Revise the rows from the line containing "As captured in" down through the line containing "2824 millimetres", replacing "car wheel" with "vehicle wheel" and leaving everything else unchanged.

## Dataset records
—————

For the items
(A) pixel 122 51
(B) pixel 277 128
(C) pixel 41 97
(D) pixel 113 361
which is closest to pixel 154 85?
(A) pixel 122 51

—————

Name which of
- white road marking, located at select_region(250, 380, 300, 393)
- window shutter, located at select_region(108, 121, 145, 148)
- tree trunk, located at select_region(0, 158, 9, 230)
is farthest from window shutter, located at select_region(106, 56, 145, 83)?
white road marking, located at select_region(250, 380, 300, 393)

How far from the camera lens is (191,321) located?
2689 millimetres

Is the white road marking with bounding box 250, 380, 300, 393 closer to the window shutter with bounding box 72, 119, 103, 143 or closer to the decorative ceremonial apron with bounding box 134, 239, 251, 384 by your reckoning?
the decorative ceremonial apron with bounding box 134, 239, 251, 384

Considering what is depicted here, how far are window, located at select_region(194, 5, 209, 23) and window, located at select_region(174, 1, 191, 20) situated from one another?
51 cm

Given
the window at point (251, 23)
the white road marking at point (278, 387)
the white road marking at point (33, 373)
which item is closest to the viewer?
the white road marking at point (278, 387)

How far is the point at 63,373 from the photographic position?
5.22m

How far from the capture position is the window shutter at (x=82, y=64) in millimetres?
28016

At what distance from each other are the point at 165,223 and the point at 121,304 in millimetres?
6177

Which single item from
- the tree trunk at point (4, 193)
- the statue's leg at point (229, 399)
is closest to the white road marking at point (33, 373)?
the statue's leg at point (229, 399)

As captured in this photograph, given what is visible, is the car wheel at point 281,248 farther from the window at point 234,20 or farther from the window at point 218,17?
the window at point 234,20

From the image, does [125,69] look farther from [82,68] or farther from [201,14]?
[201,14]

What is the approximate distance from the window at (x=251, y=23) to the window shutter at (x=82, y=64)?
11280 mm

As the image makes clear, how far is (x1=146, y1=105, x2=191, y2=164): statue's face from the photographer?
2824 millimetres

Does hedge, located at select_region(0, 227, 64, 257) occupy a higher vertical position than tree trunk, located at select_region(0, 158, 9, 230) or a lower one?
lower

—————

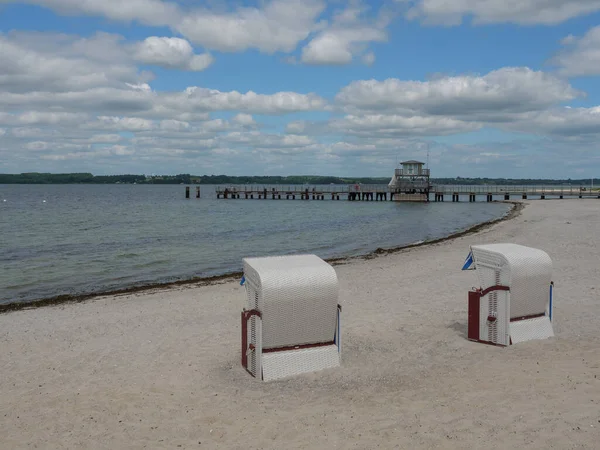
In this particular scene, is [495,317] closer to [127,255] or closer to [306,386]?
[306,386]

—————

## Response to this exercise
As captured in this photograph, given what is visible, is the vehicle wheel at point 281,248 farther from the window at point 234,20 or farther from the window at point 218,17?
the window at point 234,20

From the image, does [125,69] look farther from [82,68] or farther from [201,14]?
[201,14]

What is the approximate distance from the window at (x=251, y=23) to the window shutter at (x=82, y=64)?
11280 mm

As the image makes clear, how far is (x1=146, y1=105, x2=191, y2=164): statue's face from the photographer?
2824 millimetres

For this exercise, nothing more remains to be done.